In B2B, the banking sector has the major share of our client portfolio. We see a great opportunity in the mining sector, as their demand for reliable connections with powerful bandwidth is increasing. Mining companies, just like oil and gas companies, increasingly want to give solutions that require a lot of processing and real-time connections. We see a high demand for what we call unexpected connectivity, and for this need, a company with the flexibility and speed that we can provide is crucial. As we are able to mobilise logistics and workforces to remote areas in the country stress-free for our customers.

What are the main barriers you perceive in gaining more market share in the energy industry and how are you working to overcome them?
When it comes to growing in the energy market, the main barriers are certifications. So we are preparing the team to fulfil the requirements in order to get such certifications for the energy industry. We also keep investing in language capacitation as the language of oil and gas is English.
When there’s a need for training our customers on our solutions, we offer it in-house and we also place part of our team with our customers to address some issues. Connecting companies to the world is at the core of our business and we do this always looking at speed, the reliability of the network and a team that is close to the customer. If something doesn’t go according to plan, we assure a fast response to the client and analyse the root cause to prevent future occurrences, and all lessons learned are vital to maintain our journey in the industries which we have been serving for the last 23 years.

What are the current challenges and opportunities in the Angolan IT sector?
In our business, there’s still a lot of demand for e-capacity transmission in our existing customers, and to expand the capacity of the internet. The internet is still the champion of sales at this stage.
The market is quite centralised, there are only a handful of companies providing most of the internet connections. The competition in price is quite aggressive. There are home internet service providers going after corporate internet clients. I would say it’s never been as aggressive as it is now, and investments are starting to pop up.
We will see a lot of investments in telecom after some time since the cost structure for internet in Angola is still heavy. After the Covid-19 pandemic, the need, demand and importance of IT changed the minds of most decision-makers.
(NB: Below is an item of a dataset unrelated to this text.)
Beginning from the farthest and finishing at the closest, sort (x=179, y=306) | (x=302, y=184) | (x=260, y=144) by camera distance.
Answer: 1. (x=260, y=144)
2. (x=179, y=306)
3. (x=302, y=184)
For some of the companies, it would have been more important to buy a new car than to actually invest in connectivity. But this has changed now.
Unfortunately, margins for telephone companies that provide internet and connectivity services are going down, but there is still a lot of connectivity to be provided in Angola as a country. In such a big country, some regions are sparsely populated. This makes connectivity services unprofitable in certain places in most of current business models, so clearly there are opportunities to innovate and discover new streams of revenue country-wide.

How does Multitel approach new partnership opportunities?
Ever since we launched Digitotal, we’ve followed a philosophy which stems from an African saying: “nobody goes far alone.” If you want to go fast, you can go alone, but if you want to go far, you need to have a partner. We have to do things with partners, and when it comes to partnerships, we look at global partnerships in particular. If they have the technology, expertise and/or investment intention, and if we can come to a win-win solution, we collaborate with them to make the most of a great opportunity.